FAQPage is a JSON-LD schema type that marks up question and answer pairs on a page so engines can lift them directly into AI-generated answers. It is one of the highest-impact AEO signals because the answer is already formatted as a discrete claim, which is exactly what an AI engine needs to cite. The questions in the schema must match the visible questions on the page.

Months, not weeks. Each AI engine refreshes its index on a different cycle. Perplexity tends to be fastest, Google AI Overviews next, ChatGPT and Claude lag because their training-data refreshes are less frequent. Expect first measurable citations within 60 to 90 days of a clean implementation, meaningful share of voice within six months.

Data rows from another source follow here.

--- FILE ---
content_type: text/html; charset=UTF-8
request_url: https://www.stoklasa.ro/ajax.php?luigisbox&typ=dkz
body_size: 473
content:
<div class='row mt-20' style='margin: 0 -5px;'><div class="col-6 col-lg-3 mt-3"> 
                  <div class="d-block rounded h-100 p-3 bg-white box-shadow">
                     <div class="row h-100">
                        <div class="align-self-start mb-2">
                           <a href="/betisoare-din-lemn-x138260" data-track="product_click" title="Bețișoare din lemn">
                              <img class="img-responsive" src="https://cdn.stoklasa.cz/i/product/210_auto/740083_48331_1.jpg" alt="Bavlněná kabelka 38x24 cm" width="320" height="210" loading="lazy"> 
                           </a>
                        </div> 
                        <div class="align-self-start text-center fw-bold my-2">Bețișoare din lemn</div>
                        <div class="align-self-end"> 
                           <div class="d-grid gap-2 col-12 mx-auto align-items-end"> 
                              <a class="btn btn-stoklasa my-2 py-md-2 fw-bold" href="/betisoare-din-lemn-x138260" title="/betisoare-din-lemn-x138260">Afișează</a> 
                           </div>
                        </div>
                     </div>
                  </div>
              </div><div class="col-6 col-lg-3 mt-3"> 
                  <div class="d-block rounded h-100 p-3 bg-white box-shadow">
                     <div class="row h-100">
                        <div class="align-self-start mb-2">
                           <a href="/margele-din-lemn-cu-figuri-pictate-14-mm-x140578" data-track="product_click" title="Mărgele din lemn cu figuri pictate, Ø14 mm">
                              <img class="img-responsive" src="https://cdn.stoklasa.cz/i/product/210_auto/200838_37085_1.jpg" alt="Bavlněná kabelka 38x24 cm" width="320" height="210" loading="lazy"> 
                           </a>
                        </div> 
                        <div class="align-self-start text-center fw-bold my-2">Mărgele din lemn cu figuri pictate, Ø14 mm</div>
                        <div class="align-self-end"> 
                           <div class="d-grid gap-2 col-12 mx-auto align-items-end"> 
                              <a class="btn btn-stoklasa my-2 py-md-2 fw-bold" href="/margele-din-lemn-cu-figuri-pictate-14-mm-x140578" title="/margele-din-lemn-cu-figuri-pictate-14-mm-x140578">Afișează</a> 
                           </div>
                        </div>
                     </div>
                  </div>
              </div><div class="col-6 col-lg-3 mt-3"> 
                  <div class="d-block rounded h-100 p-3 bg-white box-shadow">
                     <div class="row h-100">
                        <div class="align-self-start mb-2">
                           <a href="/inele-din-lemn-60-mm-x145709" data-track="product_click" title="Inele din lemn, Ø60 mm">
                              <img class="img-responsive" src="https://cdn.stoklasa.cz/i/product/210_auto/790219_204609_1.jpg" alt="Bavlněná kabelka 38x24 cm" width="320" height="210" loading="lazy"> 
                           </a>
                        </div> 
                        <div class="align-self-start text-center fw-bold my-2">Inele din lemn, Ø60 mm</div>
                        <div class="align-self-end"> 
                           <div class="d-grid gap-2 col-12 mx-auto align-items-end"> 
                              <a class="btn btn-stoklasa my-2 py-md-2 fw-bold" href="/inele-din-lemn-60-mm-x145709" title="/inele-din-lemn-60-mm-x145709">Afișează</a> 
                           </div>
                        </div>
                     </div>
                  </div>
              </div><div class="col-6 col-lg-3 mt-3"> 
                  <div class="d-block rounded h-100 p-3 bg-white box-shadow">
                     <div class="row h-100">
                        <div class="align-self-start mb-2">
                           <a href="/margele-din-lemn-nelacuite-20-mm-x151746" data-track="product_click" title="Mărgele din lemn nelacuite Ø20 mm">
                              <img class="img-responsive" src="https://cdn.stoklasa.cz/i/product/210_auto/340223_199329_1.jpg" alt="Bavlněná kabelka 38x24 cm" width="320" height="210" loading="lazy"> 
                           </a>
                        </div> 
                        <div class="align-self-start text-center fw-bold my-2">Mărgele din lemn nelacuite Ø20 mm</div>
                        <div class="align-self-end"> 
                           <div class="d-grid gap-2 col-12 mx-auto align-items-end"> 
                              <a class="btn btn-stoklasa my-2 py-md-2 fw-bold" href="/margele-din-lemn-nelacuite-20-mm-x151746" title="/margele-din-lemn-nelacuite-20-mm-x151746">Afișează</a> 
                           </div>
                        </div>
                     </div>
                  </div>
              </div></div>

Yes for the foundational layer. The basics (llms.txt, Organization and FAQPage schema, named author meta tags, sitemap, allowing AI crawlers in robots.txt) are technical work any competent developer can do in a day. Where agencies add value is in ongoing content strategy, citation tracking, structured data depth, and the iterative tuning that turns a baseline into market-leading citation share.